-- Given exercise --
Extract, without any change, the lines of the items that begin at the line containing "Is (x=362, y=791), as" and continue through the last line of the items, including both of those lines.

-- Provided entries --
:::::

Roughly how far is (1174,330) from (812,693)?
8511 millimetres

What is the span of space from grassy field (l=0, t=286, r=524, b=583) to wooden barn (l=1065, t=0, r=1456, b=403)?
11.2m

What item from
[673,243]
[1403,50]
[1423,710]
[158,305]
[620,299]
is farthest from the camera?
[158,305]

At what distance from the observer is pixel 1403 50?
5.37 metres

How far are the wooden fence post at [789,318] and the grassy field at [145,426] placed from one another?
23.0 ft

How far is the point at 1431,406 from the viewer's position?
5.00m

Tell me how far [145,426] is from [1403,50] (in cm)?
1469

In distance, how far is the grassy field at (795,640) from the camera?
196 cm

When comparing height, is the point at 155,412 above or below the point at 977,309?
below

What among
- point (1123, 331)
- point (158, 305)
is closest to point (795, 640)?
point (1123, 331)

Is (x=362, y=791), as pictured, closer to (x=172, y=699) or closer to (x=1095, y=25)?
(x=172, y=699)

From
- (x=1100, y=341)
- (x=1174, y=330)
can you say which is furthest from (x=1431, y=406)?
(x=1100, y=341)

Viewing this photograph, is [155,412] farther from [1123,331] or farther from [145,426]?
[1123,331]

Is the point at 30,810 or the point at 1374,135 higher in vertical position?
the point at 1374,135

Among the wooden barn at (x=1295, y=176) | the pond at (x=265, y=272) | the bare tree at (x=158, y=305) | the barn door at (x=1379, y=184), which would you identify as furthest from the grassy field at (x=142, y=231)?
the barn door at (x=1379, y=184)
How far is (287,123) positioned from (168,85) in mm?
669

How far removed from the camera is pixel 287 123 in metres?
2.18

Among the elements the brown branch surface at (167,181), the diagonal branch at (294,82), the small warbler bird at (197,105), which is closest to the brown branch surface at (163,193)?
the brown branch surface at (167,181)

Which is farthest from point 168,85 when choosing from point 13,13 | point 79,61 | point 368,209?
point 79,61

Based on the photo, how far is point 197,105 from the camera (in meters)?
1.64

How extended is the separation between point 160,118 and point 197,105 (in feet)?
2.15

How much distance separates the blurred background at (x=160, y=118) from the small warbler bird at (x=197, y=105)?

:::::

-- Solved exercise --
Is (x=362, y=791), as pictured, closer to (x=172, y=699) or closer to (x=1095, y=25)?
(x=172, y=699)

From
- (x=1100, y=341)
- (x=1174, y=330)
can you say which is furthest from (x=1431, y=406)?
(x=1100, y=341)

Viewing this photograph, is [155,412] farther from [1123,331] or farther from [145,426]?
[1123,331]

Is the point at 30,810 or the point at 1374,135 higher in vertical position?
the point at 1374,135

Among the wooden barn at (x=1295, y=176) | the pond at (x=265, y=272) | the bare tree at (x=158, y=305) | the barn door at (x=1379, y=184), which would you identify as furthest from the grassy field at (x=142, y=231)?
the barn door at (x=1379, y=184)
How far is (287,123) positioned from (168,85) in mm?
669

How far removed from the camera is pixel 287 123 in metres?
2.18

Among the elements the brown branch surface at (167,181), the diagonal branch at (294,82), the small warbler bird at (197,105), which is closest to the brown branch surface at (163,193)?
the brown branch surface at (167,181)

Which is farthest from point 168,85 when choosing from point 13,13 | point 79,61 | point 368,209?
point 79,61

Based on the photo, how far is point 197,105 from the camera (in meters)?
1.64

How extended is the separation between point 160,118 and point 197,105 (in feet)?
2.15

How much distance separates the blurred background at (x=160, y=118) from the small warbler bird at (x=197, y=105)?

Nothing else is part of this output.